The Party of Discontent

Would a third party candidate spoil the 1920 presidential election?

At least three presidential elections in the past three decades alone were very likely altered by third-party candidates:

  1. 1992: Independent candidate Ross Perot earned 19.7 million votes, mostly from Republican George H.W. Bush, likely tipping the election to Democrat Bill Clinton.
  2. 2000: Green Party candidate Ralph Nader earned 2.8 million votes, mostly from Democrat Al Gore, likely tipping the election (particularly the results in Florida) to Republican George W. Bush.
  3. 2016: Libertarian Party candidate Gary Johnson and Green Party candidate Jill Stein jointly combined for 5.9 million votes, primarily from Democrat Hillary Clinton (particularly in Stein’s case). Shifting a combined 80,000 votes in Michigan, Pennsylvania, and Wisconsin would have lost Republican Donald Trump the election.

This 1920 New York Times Magazine article considered the possibility that Socialist Party candidate Eugene Debs could throw the election. They drew a comparison to the at-the-time-well-recalled 1892 race:

In one memorable year, 1892, the discontented were chiefly Republicans, and in the West they voted for the Populist candidate, James B. Weaver, while in the East they stayed home in such large numbers as to elect a Democratic President [Grover Cleveland]. In recent years they have voted for Debs, without the slightest regard to his principles and solely by way of protest. This year, thanks to [Farmer–Labor Party presidential nominee Parley] Christensen’s nomination, neither party will be hurt more than the other.

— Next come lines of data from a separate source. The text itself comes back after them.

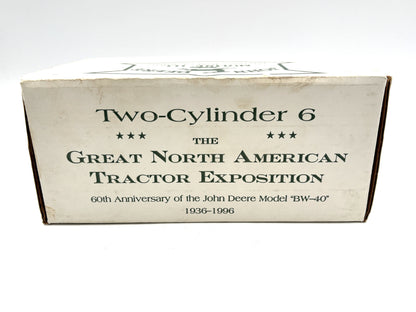 1/16 John Deere Model "BW-40"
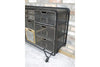 Industrial Cabinet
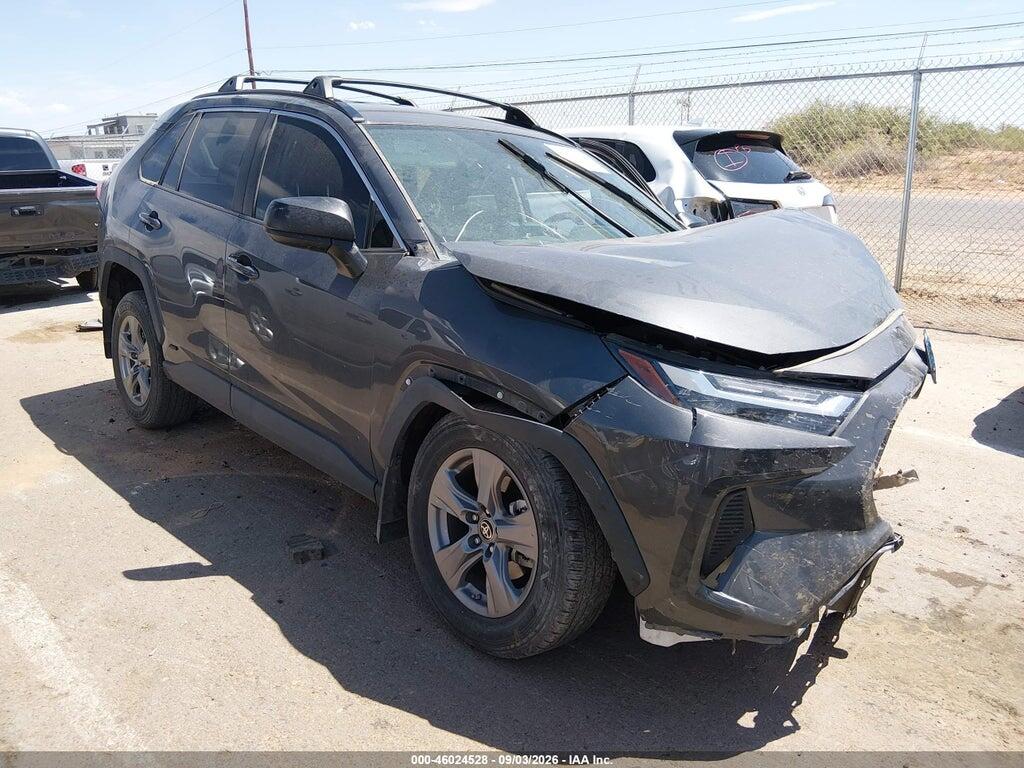 2T3LWRFV9RW193213 2024 TOYOTA RAV4 HYBRID photo no. 1
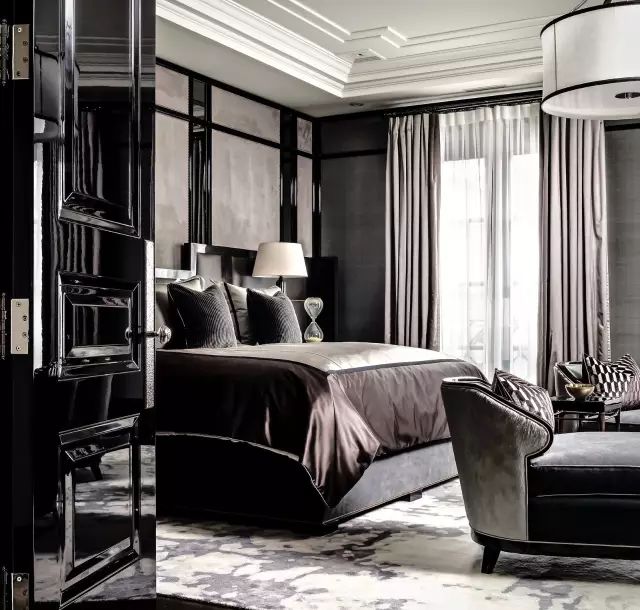 奢華之美 | 領略最驚艷的豪宅設計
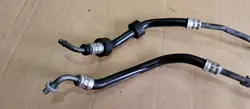 Växellådskabel OEM A6511800000 för Mercedes GLC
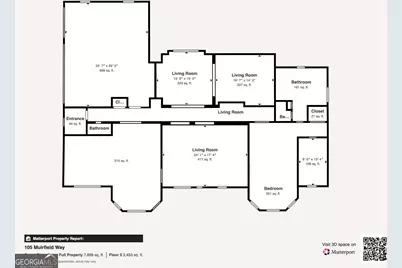 105 Murfield Way, Carrollton, GA 30116 - Photo 102
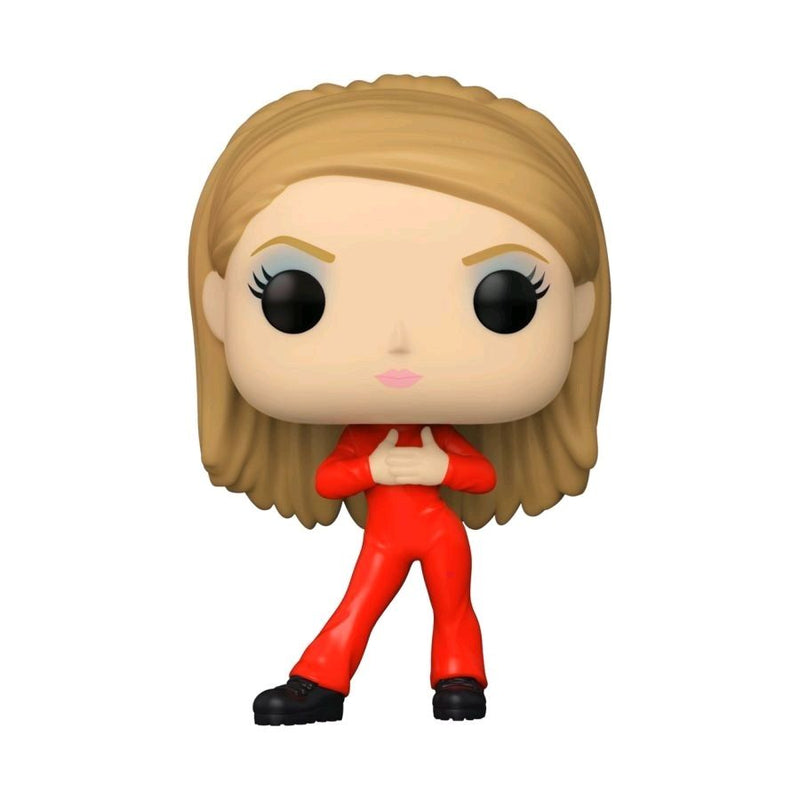 Britney Spears - Catsuit Britney Pop! Vinyl Figure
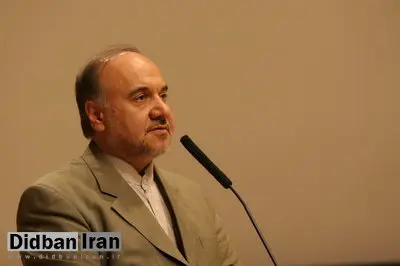 سلطانیفر: سالن دوومیدانی اردبیل میتواند یک سرمایه بسیار خوب باشد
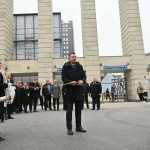 600 фирми от 12 държави откриват мегафорума АГРА в Пловдив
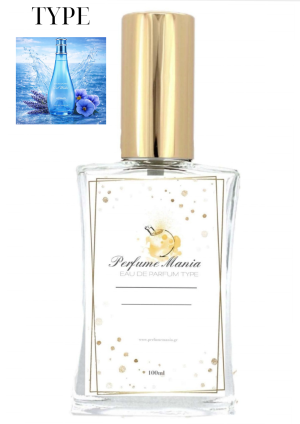 Άρωμα Τύπου Cool Water Davidoff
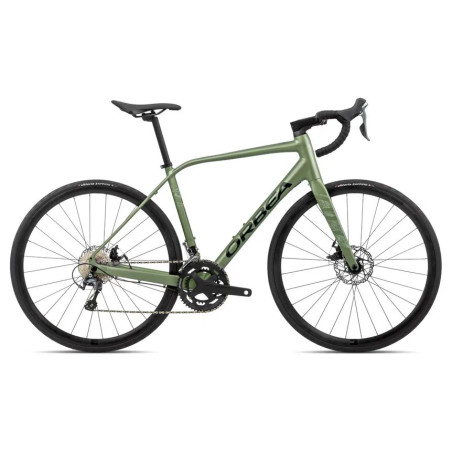 AVANT H40 - 2024 - Orbea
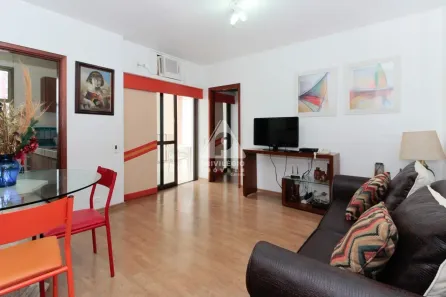 Apartamento com 2 Quartos à venda, 75m² no Barra da Tijuca, Rio de Janeiro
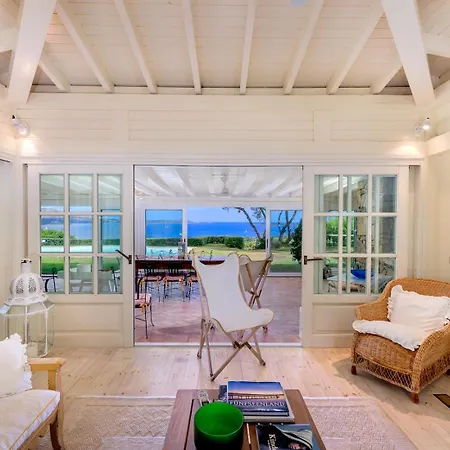 The Hidden Paradise A Punta Lada As 106 Villa *
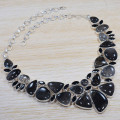 Cabochon Necklace
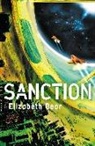 Elizabeth Bear, Bear Elizabeth - Sanction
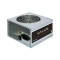 SURSA Chieftec Value 600 W, non-modulara, certificare 80 Plus, ventilator 120mm, CPU 4+4 pin x 1, PCI-E 6+2 pin x 2, SATA x 4, &quot;APB-600B8&quot; (timbru ver
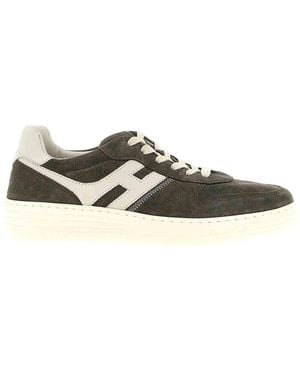 Hogan H630 Sneakers - Gray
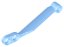 Bright Light Blue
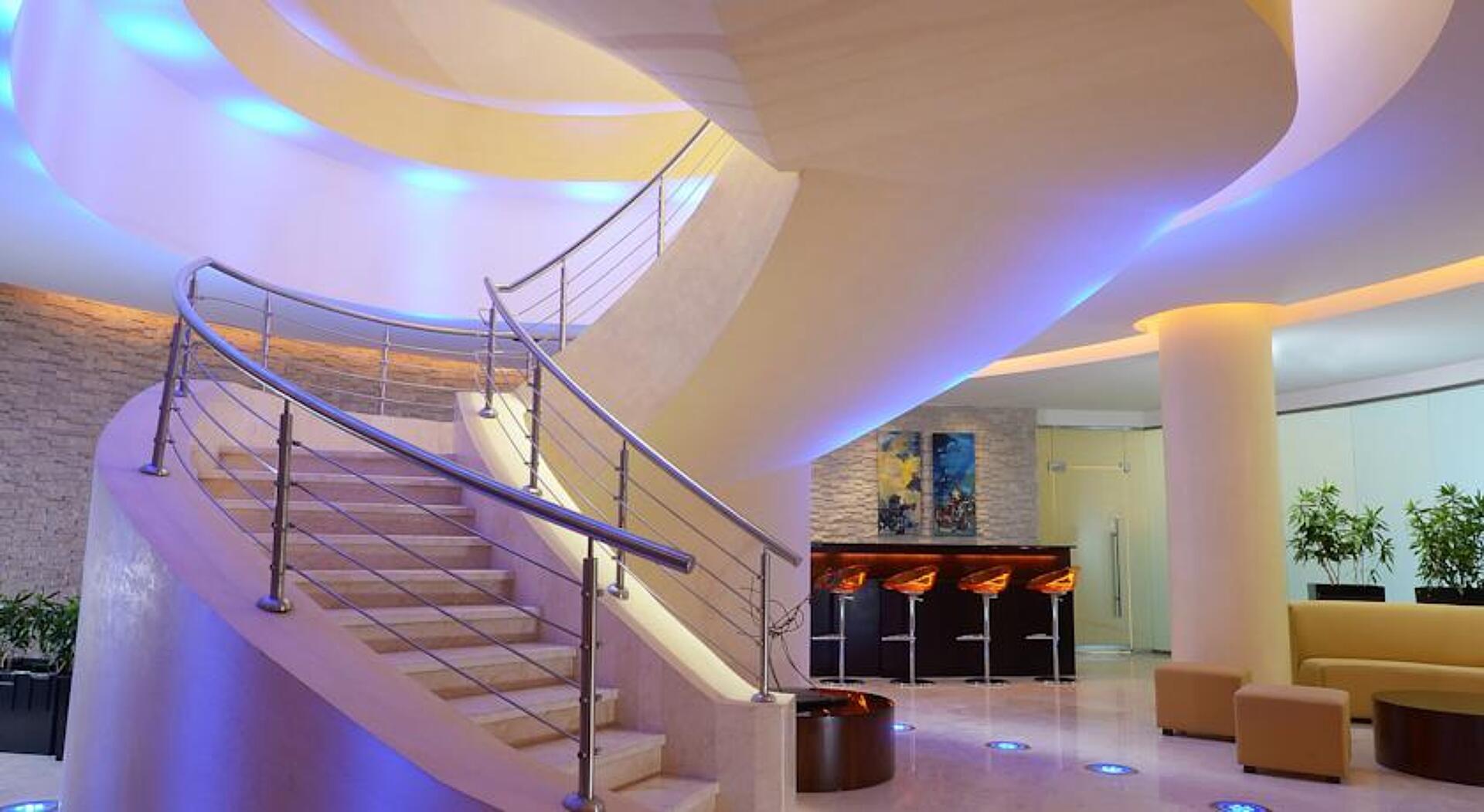 Le Meridien Pyramids 5* 28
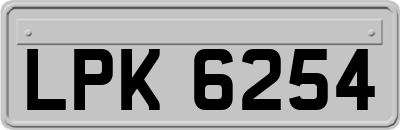 LPK6254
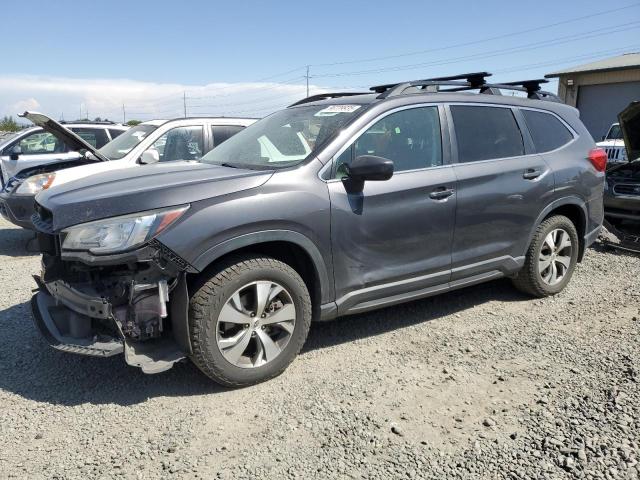 SUBARU ASCENT PRE 2019 with VIN 4S4WMACD7K3450714 - Photo from auction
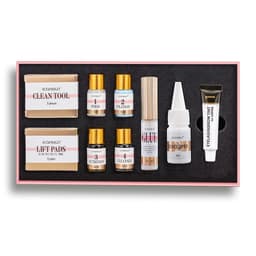 image-ICONSIGN Lash Lift and Tint Kit Professional Eyelash Lifting Calia Perming Lashes Tint Brow Dye Eyes Makeup Tools Dropshipping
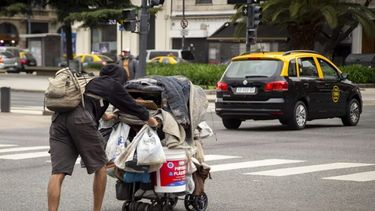 La suba de la pobreza desplazó a la inflación como principal preocupación.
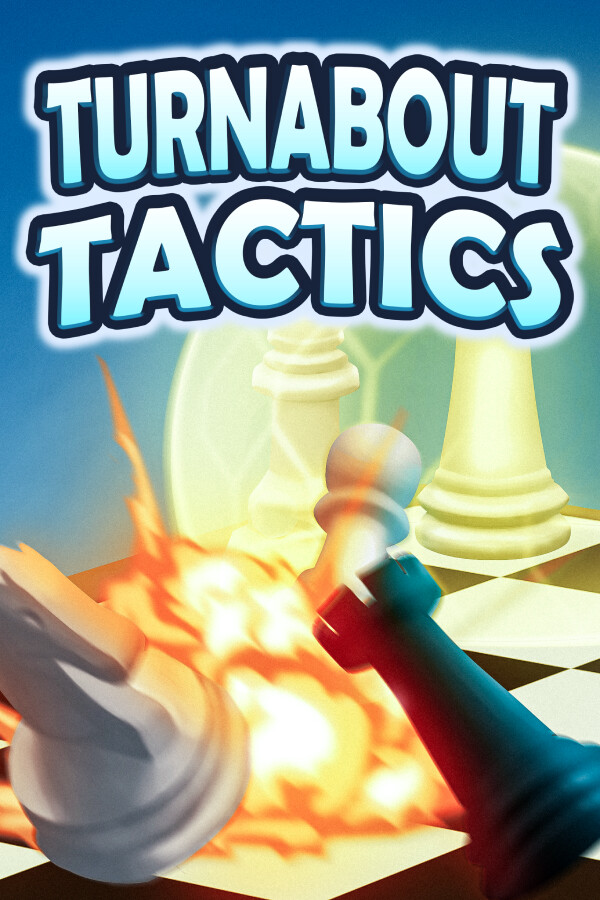 Turnabout Tactics
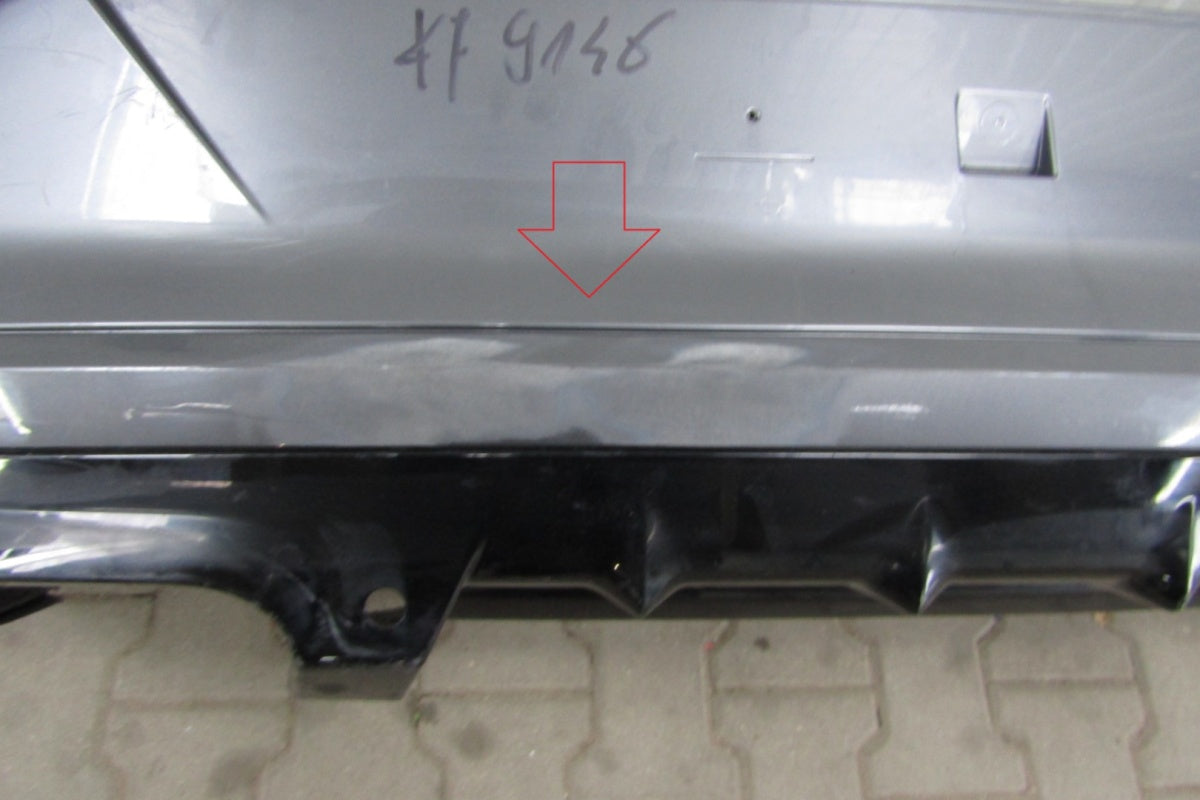 Zadnji branik Cupra Formentor 5FF 20-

Indeed, neither major party was disproportionately hurt that year. Harding won the election with a commanding 404-127 Electoral College margin and 60.3 percent of the popular vote, while Debs won 3.4 percent and Christensen won 1.0 percent of the popular vote – and neither won any electoral votes. It’s hard to claim that either Debs or Christensen changed the election result.

However, neither Perot, Nader, Johnson, nor Stein won a single electoral vote either, yet are widely considered to have changed the election result. What’s the difference? The close margins of those elections. Since this article was published in 1920, only three different third-party candidates have won so much as a single electoral vote, yet the margins were decisive enough among the two main candidates that none of them proved to be spoilers.

  1. 1924: Progressive Party candidate Robert La Follette won 13 electoral votes, though Calvin Coolidge won a commanding 382-136 Electoral College victory over John W. Davis.
  2. 1948: States’ Rights Democrat (Dixiecrat) candidate Strom Thurmond won 39 electoral votes, though Harry Truman won a commanding 308-139 Electoral College victory over Thomas Dewey. Thurmond likely took more votes away from Truman, meaning Thurmond’s candidacy didn’t change the election result so much as prevent Truman from winning by an even larger margin.
  3. 1968: American Independent Party candidate George Wallace won 46 electoral votes, but in an echo of two decades prior, Wallace’s candidacy didn’t change the election result so much as prevent Richard Nixon from winning by even more than his actual 301-191 Electoral College margin.

(Libertarian Party presidential candidate John Hospers technically won a single electoral vote in 1972, but that was Virginia faithless elector Roger MacBride, who was supposed to vote for Richard Nixon as his state had.)

As for 2020, neither Libertarian Party candidate Jo Jorgensen nor Green Party candidate Howie Hawkins appear to be making as much of a splash as their 2016 predecessors, at least so far. And no other candidate has announced who plausibly seems like they could even attain 1 percent of the vote, for now.